UK eCommerce billionaire pledges $2m for blindness tech
A London-based eCommerce payments billionaire has pledged $2m to innovation and research designed to cure corneal blindness.
Tej Kohli pledged the sum to Massachusetts Eye and Ear in Boston to fund innovation in research to cure corneal blindness, including the development of promising biotechnology solutions.
The move is part of Kohli’s attempt to find a way to eradicate avoidable corneal blindness by 2030.
Between 2016 and 2018 the Tej Kohli Cornea Institute in Hyderabad saw 167,321 outpatient visits, collected 26,269 donor corneas, utilized 15,784 cornea and completed 31,511 surgical procedures.
More than 280 million people in the world have a visual impairment and 39 million people are blind, according to the World Health Organization.
Three quarters of corneal disease is curable, and 12.7 million of the world’s blind are waiting for cornea transplants, including six million in India.
But only one in seventy of those on waiting lists receive a corneal transplant each year.
Massachusetts Eye and Ear (MEE) is a teaching hospital of Harvard Medical School (HMS) and its Department of Ophthalmology is the world’s largest vision research and clinical enterprise.
Between 2016 and 2018, MEE ophthalmologists conducted 521,805 patient visits and performed 101,941 ophthalmic surgeries and procedures.

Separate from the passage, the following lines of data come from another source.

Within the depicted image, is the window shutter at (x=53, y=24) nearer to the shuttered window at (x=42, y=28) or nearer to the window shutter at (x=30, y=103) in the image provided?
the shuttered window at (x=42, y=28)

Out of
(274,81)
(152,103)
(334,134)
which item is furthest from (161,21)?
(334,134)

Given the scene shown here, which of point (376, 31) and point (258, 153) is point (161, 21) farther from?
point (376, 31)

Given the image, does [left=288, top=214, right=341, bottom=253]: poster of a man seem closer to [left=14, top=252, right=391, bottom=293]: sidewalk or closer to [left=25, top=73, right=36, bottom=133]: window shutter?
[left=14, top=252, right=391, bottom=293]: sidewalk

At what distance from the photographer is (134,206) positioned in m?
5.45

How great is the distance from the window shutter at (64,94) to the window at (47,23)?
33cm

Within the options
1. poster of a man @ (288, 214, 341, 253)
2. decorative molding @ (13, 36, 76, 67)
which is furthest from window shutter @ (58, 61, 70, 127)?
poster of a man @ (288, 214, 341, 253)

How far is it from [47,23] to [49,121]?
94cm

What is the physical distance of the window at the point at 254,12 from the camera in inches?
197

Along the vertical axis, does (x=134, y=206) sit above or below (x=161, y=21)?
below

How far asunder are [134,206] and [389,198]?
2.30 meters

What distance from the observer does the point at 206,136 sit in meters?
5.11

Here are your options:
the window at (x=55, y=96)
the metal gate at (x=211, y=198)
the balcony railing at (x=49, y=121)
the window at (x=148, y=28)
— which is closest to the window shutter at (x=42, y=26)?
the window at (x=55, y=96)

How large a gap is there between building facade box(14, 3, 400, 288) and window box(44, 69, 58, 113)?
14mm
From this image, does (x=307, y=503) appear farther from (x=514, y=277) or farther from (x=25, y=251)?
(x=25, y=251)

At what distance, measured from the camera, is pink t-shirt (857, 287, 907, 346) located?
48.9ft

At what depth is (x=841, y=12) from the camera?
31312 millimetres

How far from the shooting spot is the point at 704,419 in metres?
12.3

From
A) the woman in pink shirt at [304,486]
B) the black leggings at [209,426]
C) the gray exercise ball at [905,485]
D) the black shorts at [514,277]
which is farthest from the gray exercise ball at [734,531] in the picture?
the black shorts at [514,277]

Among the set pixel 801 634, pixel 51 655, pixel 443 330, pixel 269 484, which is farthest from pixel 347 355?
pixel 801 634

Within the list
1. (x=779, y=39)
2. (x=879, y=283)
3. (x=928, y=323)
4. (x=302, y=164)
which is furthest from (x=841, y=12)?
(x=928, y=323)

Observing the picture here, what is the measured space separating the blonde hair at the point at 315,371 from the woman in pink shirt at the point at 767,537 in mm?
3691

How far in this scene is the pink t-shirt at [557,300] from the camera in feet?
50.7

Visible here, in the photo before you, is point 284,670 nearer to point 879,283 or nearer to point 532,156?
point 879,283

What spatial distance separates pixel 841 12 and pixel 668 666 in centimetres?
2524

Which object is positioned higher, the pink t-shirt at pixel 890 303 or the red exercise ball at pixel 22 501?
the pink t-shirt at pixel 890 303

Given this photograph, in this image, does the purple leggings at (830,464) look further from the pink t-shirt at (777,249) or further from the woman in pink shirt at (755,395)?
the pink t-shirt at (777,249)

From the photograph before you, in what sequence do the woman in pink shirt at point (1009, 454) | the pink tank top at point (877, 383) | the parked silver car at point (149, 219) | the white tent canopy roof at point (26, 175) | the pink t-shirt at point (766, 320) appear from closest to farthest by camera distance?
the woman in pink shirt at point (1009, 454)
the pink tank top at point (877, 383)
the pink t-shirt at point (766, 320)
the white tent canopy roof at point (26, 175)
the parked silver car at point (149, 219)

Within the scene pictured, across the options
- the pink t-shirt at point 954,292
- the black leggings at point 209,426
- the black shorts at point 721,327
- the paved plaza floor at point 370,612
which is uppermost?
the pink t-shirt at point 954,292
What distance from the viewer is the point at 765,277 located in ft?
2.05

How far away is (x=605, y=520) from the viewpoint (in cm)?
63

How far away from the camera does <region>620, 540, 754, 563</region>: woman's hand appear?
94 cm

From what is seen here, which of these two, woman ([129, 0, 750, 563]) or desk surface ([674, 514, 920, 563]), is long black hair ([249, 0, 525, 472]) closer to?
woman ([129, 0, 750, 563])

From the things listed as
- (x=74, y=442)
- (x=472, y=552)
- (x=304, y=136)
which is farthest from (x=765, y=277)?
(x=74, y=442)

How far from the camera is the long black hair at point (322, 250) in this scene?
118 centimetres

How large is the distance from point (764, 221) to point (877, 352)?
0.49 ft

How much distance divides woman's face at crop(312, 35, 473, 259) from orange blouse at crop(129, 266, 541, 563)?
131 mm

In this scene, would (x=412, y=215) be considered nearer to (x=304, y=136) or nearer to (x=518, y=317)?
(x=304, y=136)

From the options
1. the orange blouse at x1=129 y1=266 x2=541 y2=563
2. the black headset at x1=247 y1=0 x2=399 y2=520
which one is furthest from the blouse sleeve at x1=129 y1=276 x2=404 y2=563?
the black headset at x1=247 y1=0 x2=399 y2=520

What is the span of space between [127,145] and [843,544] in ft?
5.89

A long-time leader in research and clinical care for retinal disease, MEE performed the first FDA-approved gene therapy for an inherited disease in March 2018.
Its clinician scientists are currently conducting more than 110 clinical studies and trials, in order to investigate new therapies across a broad array of vision disease and disorders.
The Tej Kohli Cornea Program at MEE will accelerate innovative and collaborative research to achieve unprecedented breakthroughs in corneal disease.
The program will pursue pathways to cure corneal blindness through prevention and treatment, including cutting-edge molecular technology for rapid diagnosis and early detection of corneal infection and GelCORE, an adhesive biomaterial for replacing corneal tissue.